Rows from a spatial reasoning dataset
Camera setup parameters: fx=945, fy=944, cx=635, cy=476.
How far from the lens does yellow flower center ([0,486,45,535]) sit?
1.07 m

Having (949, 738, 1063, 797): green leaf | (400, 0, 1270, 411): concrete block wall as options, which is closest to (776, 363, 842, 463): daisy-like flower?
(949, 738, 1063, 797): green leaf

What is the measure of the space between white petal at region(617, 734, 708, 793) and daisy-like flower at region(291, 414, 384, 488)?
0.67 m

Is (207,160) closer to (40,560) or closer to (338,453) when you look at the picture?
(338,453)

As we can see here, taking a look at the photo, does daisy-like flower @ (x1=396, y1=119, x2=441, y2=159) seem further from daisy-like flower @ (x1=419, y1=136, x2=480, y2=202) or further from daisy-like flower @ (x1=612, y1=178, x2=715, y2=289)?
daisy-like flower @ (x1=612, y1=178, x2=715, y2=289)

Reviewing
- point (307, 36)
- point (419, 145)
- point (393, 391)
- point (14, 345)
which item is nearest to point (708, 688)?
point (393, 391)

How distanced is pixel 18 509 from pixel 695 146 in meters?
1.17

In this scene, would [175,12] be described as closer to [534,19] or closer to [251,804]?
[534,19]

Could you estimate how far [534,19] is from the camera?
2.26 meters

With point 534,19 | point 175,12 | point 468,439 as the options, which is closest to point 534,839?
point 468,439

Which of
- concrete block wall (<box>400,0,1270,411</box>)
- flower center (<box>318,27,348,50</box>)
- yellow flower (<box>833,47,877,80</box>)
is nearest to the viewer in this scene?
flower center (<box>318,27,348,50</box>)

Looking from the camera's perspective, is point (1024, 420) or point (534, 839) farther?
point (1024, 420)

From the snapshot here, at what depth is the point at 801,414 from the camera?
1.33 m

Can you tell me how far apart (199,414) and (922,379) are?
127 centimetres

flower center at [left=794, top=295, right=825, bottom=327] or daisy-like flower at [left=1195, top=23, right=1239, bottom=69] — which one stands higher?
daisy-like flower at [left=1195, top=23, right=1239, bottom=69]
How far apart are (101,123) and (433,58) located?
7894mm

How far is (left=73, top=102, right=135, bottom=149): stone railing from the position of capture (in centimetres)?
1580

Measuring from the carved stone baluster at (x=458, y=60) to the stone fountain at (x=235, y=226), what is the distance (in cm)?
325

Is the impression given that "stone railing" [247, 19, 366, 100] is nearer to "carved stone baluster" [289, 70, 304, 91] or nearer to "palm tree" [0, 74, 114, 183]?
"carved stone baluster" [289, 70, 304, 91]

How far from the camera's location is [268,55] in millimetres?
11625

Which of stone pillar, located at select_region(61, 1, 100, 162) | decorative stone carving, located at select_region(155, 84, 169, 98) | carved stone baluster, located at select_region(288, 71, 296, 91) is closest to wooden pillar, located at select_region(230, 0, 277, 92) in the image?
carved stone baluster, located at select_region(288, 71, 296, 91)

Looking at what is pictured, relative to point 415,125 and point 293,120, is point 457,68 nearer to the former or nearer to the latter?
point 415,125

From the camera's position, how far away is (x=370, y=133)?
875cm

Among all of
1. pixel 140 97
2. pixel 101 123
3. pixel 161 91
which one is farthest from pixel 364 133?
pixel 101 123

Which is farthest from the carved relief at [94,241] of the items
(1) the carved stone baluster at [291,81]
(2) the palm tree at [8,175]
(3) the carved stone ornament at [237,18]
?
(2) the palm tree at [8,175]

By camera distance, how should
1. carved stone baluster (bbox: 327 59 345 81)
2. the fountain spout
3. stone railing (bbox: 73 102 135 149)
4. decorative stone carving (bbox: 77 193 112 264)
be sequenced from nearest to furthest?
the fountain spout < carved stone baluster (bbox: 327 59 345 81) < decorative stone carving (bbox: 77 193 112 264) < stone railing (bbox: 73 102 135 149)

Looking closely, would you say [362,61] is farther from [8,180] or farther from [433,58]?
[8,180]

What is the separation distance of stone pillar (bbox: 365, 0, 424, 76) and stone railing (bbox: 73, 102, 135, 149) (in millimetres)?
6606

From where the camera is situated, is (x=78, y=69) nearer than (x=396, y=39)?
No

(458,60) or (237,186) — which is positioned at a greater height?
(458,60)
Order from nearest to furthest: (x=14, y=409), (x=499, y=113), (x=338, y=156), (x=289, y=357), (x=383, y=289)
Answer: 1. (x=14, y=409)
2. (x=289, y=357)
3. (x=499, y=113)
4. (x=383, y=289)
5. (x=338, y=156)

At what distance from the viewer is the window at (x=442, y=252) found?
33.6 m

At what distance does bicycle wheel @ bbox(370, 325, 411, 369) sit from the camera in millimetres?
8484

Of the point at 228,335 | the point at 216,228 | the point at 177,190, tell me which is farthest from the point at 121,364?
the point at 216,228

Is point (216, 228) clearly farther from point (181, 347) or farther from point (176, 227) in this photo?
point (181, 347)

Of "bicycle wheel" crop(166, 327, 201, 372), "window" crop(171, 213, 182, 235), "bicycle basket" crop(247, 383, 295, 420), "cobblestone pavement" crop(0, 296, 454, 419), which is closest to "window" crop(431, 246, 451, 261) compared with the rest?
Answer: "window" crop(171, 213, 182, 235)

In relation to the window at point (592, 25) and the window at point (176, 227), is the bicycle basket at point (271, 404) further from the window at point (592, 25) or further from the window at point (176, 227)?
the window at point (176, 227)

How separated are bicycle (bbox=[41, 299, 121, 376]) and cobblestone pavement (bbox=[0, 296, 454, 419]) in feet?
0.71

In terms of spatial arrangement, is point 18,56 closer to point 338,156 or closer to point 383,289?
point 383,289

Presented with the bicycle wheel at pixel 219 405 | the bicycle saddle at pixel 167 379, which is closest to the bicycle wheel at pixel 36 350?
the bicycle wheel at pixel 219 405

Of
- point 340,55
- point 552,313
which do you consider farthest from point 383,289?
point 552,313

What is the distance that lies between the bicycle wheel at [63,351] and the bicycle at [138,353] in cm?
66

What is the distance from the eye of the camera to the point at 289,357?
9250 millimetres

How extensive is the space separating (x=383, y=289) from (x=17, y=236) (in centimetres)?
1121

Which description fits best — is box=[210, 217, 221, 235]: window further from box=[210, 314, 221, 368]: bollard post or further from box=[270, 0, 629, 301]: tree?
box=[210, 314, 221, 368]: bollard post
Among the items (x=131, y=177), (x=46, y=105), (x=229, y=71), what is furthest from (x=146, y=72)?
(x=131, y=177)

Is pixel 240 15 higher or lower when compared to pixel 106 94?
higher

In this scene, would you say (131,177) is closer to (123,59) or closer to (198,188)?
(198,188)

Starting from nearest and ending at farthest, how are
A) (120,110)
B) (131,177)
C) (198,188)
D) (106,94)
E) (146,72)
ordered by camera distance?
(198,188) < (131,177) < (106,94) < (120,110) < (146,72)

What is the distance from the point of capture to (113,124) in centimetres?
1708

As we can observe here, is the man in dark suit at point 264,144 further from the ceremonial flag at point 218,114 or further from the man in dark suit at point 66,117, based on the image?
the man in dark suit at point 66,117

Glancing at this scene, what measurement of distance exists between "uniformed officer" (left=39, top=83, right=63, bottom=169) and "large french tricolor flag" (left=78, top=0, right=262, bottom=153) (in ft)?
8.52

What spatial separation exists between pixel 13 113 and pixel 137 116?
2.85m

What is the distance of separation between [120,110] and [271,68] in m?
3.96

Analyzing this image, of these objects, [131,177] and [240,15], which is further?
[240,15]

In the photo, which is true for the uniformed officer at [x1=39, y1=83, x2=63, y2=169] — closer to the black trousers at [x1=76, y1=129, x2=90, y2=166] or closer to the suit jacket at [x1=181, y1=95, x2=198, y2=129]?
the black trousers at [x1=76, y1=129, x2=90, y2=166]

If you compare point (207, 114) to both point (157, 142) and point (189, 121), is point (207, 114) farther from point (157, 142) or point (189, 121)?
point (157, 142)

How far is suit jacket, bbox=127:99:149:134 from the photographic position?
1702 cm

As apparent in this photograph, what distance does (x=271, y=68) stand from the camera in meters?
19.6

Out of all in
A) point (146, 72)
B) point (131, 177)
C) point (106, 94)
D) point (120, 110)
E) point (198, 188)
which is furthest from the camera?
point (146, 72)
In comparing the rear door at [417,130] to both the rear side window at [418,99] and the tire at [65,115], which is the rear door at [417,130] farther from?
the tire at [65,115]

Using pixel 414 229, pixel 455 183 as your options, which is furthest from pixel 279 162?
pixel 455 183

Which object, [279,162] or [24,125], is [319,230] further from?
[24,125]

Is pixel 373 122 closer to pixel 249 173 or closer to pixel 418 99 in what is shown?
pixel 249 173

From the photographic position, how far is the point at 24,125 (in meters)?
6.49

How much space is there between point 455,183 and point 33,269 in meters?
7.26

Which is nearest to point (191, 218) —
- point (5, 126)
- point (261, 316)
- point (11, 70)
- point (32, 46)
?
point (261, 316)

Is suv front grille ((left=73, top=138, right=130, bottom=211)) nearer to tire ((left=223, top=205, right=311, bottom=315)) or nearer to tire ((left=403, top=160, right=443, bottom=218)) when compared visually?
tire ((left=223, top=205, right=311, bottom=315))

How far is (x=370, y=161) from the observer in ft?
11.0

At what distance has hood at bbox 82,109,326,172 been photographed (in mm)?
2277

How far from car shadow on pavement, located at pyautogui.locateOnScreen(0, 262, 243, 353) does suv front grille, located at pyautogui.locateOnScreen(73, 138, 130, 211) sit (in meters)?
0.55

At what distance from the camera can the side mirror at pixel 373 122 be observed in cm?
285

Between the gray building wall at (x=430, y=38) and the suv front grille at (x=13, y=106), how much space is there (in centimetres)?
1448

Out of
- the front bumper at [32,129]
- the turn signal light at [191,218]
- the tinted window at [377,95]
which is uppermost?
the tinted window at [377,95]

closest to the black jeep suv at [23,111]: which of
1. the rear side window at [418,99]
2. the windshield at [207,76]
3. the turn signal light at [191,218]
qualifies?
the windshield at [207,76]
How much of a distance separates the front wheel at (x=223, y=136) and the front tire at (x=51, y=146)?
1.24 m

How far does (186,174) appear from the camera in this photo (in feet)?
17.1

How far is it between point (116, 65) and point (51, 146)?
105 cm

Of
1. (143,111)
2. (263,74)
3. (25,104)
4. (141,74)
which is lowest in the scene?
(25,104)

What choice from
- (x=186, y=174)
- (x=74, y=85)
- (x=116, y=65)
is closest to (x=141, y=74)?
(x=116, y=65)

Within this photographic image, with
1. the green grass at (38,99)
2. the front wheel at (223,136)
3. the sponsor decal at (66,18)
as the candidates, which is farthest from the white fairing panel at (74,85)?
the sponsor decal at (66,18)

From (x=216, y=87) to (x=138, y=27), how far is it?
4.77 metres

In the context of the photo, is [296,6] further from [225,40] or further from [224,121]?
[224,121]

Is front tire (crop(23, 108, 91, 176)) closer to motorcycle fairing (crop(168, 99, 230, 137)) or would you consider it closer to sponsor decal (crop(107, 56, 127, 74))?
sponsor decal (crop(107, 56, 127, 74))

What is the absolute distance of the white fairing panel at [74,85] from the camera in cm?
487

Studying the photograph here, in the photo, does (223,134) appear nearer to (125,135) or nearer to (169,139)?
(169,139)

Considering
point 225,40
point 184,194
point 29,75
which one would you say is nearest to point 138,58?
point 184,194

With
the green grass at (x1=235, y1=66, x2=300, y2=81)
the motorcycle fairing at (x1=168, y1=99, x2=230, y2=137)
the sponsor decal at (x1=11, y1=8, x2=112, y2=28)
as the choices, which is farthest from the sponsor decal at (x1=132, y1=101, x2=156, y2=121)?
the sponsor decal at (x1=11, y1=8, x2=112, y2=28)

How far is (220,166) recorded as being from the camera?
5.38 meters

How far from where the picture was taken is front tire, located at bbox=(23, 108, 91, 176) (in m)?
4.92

§ GOAL OF THE EXERCISE
Starting at the line with "Considering", copy every line up to and including the last one in the entries above.

§ TASK ANSWER
Considering
point 225,40
point 184,194
point 29,75
which one would you say is nearest to point 138,58?
point 184,194

With
the green grass at (x1=235, y1=66, x2=300, y2=81)
the motorcycle fairing at (x1=168, y1=99, x2=230, y2=137)
the sponsor decal at (x1=11, y1=8, x2=112, y2=28)
as the choices, which is farthest from the sponsor decal at (x1=132, y1=101, x2=156, y2=121)?
the sponsor decal at (x1=11, y1=8, x2=112, y2=28)

How far is (220,166) recorded as being from the camera?
5.38 meters

How far from where the picture was taken is front tire, located at bbox=(23, 108, 91, 176) (in m)?
4.92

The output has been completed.